TRAVAIL À FAIRE
a) D'après l'extrait sur les femmes au Parlement européen, quel pays a instauré le premier des quotas de candidates, et en quelle année ?
b) Recopiez le passage de l'extrait sur les femmes au Parlement européen qui commence aux mots « Un tiers / deux » et s'arrête après « compte l’hémicycle européen. », en y substituant « fauteuils » à « sièges ».

EXTRAIT DU TEXTE
__________________________________________________

Le prochain Parlement européen sera-t-il plus féminin ? Au cours de la dernière législature, les députées étaient encore minoritaires, avec 36%. Ce scrutin va-t-il faire bouger les lignes sur la question des droits des femmes ? Durant la campagne, cette question est restée bien (trop) peu abordée, aussi bien dans les débats que dans les programmes des principales listes. Alors que les Européen.ne.s commencent à voter pour renouveler leur Parlement, petit tour d'horizon.
Un tiers / deux tiers. Le premier est féminin, les deux autres, masculins. Même si la situation s'est grandement améliorée en quarante ans, les sièges du
Parlement européen ne sont occupés qu’à 35,9 % par des femmes. Sur la législature 2014-2019, elles sont 273 eurodéputées sur les 751 membres que compte l’hémicycle européen.
L’UE n’impose pas la parité aux pays membres, qui organisent selon leurs propres règles les élections européennes. Et la faible représentation des femmes s’explique en partie par de grandes disparités entre pays du nord et du sud. Seuls huit membres sur vingt-sept ont mis en place des quotas de candidates. Premier pays à le faire en 2002 : la Belgique, suivie par la France en 2003. Toutes deux ont instauré la parité au sein des listes. L’Espagne, la Slovénie et la Croatie imposent qu’il y ait au moins 40% de femmes, 35% pour la Pologne, 32% pour le Portugal et enfin la Roumanie, elle, impose simplement qu’aucune liste ne doit être à 100% masculine.
Résultat : une situation très variable selon les États membres. Dans certains pays, les élues au Parlement européen sont nombreuses et même largement majoritaires comme en Finlande (76,9 %), en Croatie ou en Irlande (54,5 % chacun), alors qu’elles ne représentent qu’une minorité en Bulgarie (17,6 %), comme en Estonie et à Chypre (16,7 % chacun). La France compte 43,2 % d’eurodéputées, derrière l’Espagne (48,1 % de députées femmes), la Suède et Malte (50 %).
De 1952 jusqu’aux premières élections, en 1979, seulement 31 femmes ont été députées. En 1979, après les premières élections au suffrage universel direct, elles étaient 15,2 % au Parlement. Depuis, le pourcentage de femmes au Parlement européen n'a fait que progresser.

__________________________________________________

[Entrées de données]

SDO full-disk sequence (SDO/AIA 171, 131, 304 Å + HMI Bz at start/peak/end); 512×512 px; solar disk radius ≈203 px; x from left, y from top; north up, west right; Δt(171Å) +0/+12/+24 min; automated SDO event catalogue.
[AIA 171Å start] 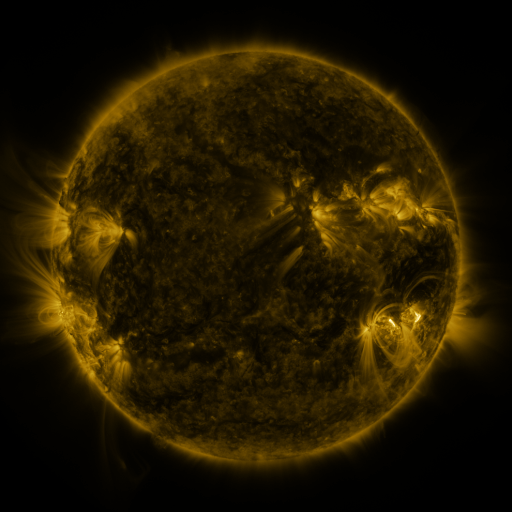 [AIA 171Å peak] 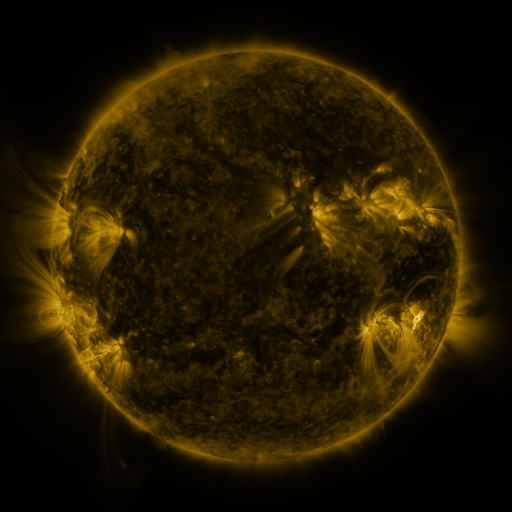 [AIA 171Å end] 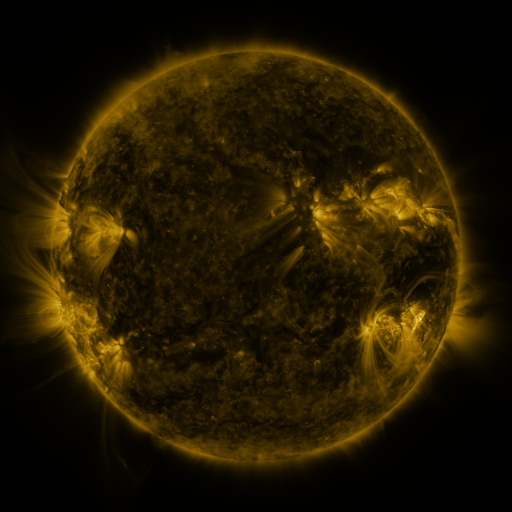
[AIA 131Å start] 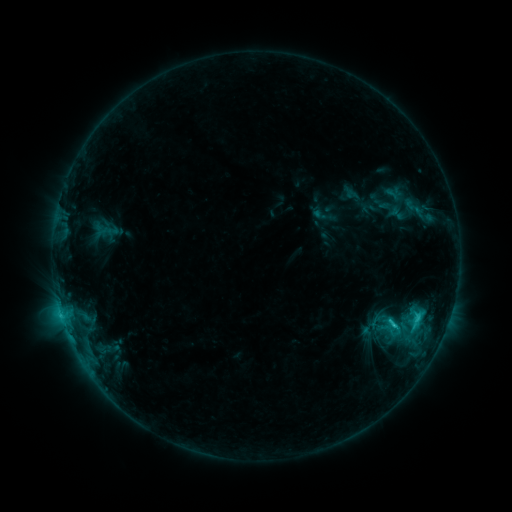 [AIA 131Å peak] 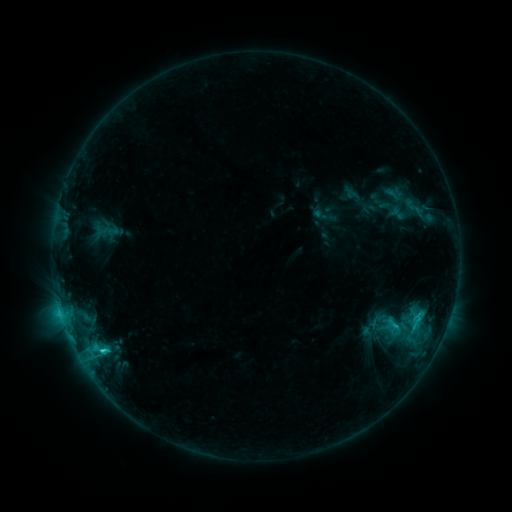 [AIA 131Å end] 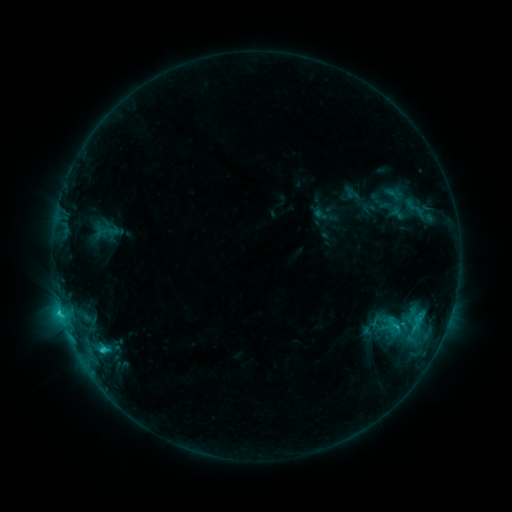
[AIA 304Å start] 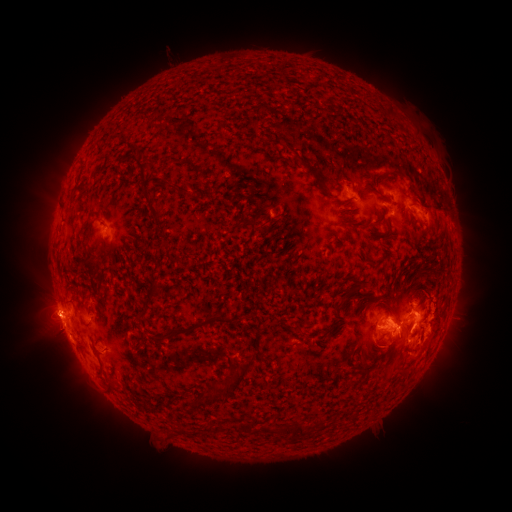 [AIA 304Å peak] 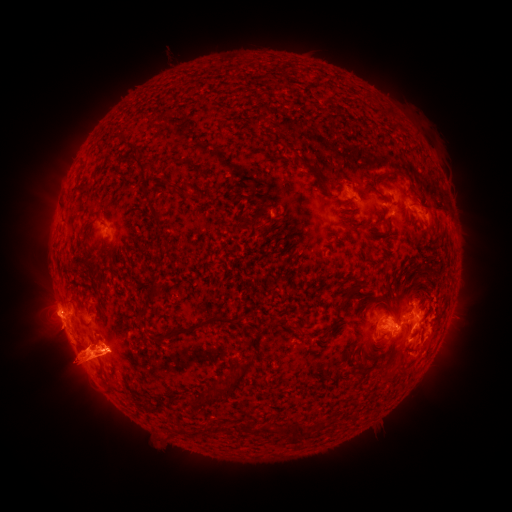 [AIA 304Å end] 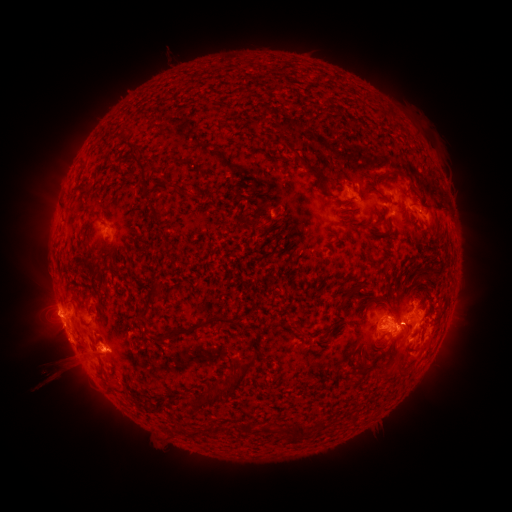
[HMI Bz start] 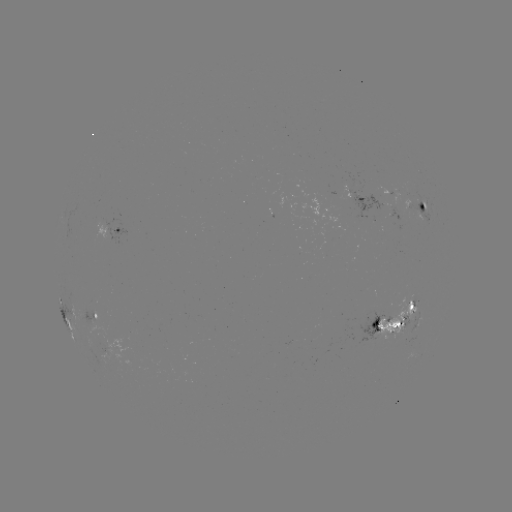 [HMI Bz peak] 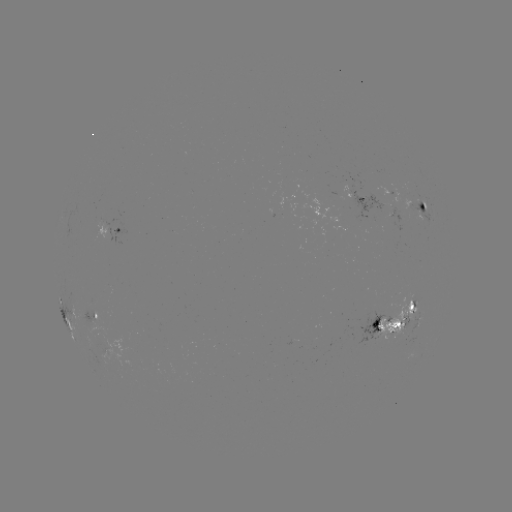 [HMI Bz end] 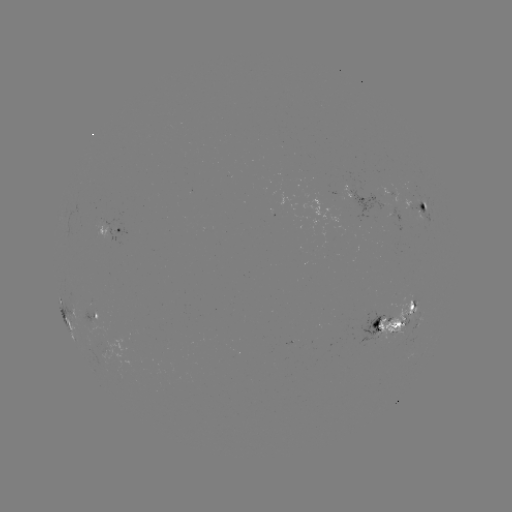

__________________________________________________

RÉSULTATS OBTENUS
a) La Belgique, en 2002.

b)
Un tiers / deux tiers. Le premier est féminin, les deux autres, masculins. Même si la situation s'est grandement améliorée en quarante ans, les fauteuils du
Parlement européen ne sont occupés qu’à 35,9 % par des femmes. Sur la législature 2014-2019, elles sont 273 eurodéputées sur les 751 membres que compte l’hémicycle européen.